Crescem a violência doméstica, a violência contra a mulher e a violência entre adolescentes. A cada dia os meios e comunicação relatam os crimes dentro das mesmas famílias. A violência não só se estende, mas está ficando mais brutal.
Enrijecimento generalizado
Essa sensação de endurecimento em vários camadas começa a preocupar sociólogos e psicólogos e divide às vezes os que deveriam rechaçar esse movimento da sociedade, ao politizar a violência, distinguindo entre a violência simples, que é condenável, da violência social, que poderia ser permitida, aceitando a falácia de que os fins justificam os meios.

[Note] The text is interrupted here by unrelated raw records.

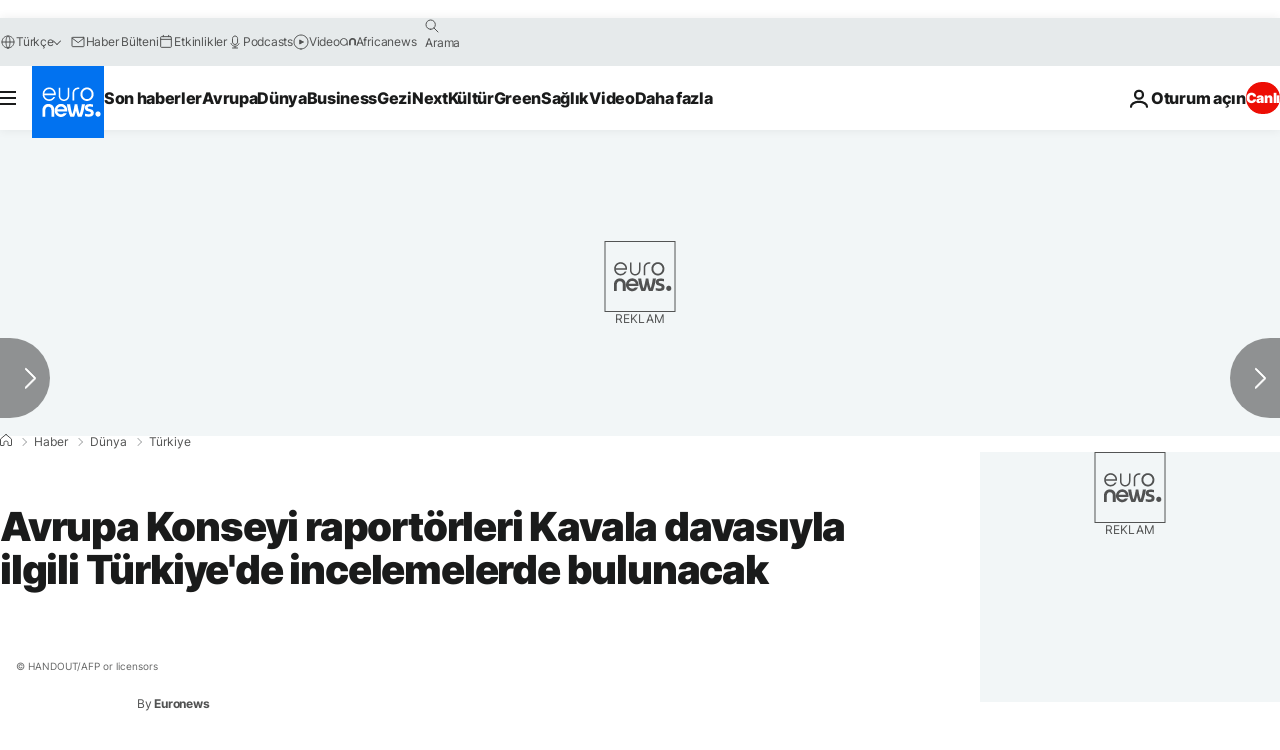

--- FILE ---
content_type: application/javascript
request_url: https://ml314.com/utsync.ashx?pub=&adv=&et=0&eid=84280&ct=js&pi=&fp=&clid=&if=0&ps=&cl=&mlt=&data=&&cp=https%3A%2F%2Ftr.euronews.com%2F2022%2F05%2F18%2Favrupa-konseyi-raportorleri-kavala-davas-yla-ilgili-turkiye-de-incelemelerde-bulunacak&pv=1768991127159_6m8wiuehy&bl=en-us@posix&cb=96655&return=&ht=&d=&dc=&si=1768991127159_6m8wiuehy&cid=&s=1280x720&rp=&v=2.8.0.252
body_size: 756
content:
_ml.setFPI('3658459780431740955');_ml.syncCallback({"es":true,"ds":true});_ml.processTag({ url: 'https://dpm.demdex.net/ibs:dpid=22052&dpuuid=3658459780431740955&redir=', type: 'img' });
_ml.processTag({ url: 'https://idsync.rlcdn.com/395886.gif?partner_uid=3658459780431740955', type: 'img' });
_ml.processTag({ url: 'https://match.adsrvr.org/track/cmf/generic?ttd_pid=d0tro1j&ttd_tpi=1', type: 'img' });
_ml.processTag({ url: 'https://ib.adnxs.com/getuid?https://ml314.com/csync.ashx%3Ffp=$UID%26person_id=3658459780431740955%26eid=2', type: 'img' });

Em uma sociedade como a brasileira, destacada por sua capacidade de aceitação do estrangeiro, por seu pouco apreço pelas guerras e por seu gosto pela vida e pela festa, seu exemplo de convivência pacífica entre regiões tão diferentes e seu ecumenismo religioso, a violência estava limitada ao tráfico de drogas e às truculências de uma polícia pouco preparada e, às vezes, corrupta
Por isso, deva ser ouvida com atenção o alerta de Veríssimo a essa espécie de enrijecimento generalizado que começa a ocorrer, e ao qual não estávamos acostumados.
Embora ainda se trata mais de pequenos sintomas, as autoridades responsáveis devem impedir que isso aumente. Todos sabemos muito bem que os incêndios que acabam arrasando os bosques começam com uma bituca de cigarro atirada ao chão. E quando em nosso organismo aparecem sinais de febre, o médico se preocupa em checar o motivo da anomalia.
Todos os fascismos, de direita ou de esquerda, beberam desde sua infância na fonte envenenada da violência gratuita e da intolerância e da vingança.
No Brasil, no delicado e perigoso caminho da agressividade que começa a se formar, nesse intuito de fazer justiça com as próprias mãos, ainda não soou esse alarme, mas os sinais dessa febre registram uma verdadeira intolerância coletiva, que preocupa muito. Talvez nenhuma de nós seja inocente e a sociedade não pode se dividir salomonicamente em vítimas e carrascos.
*Juan Arias é correspondente no Brasil do El País, onde este artigo foi originalmente publicado.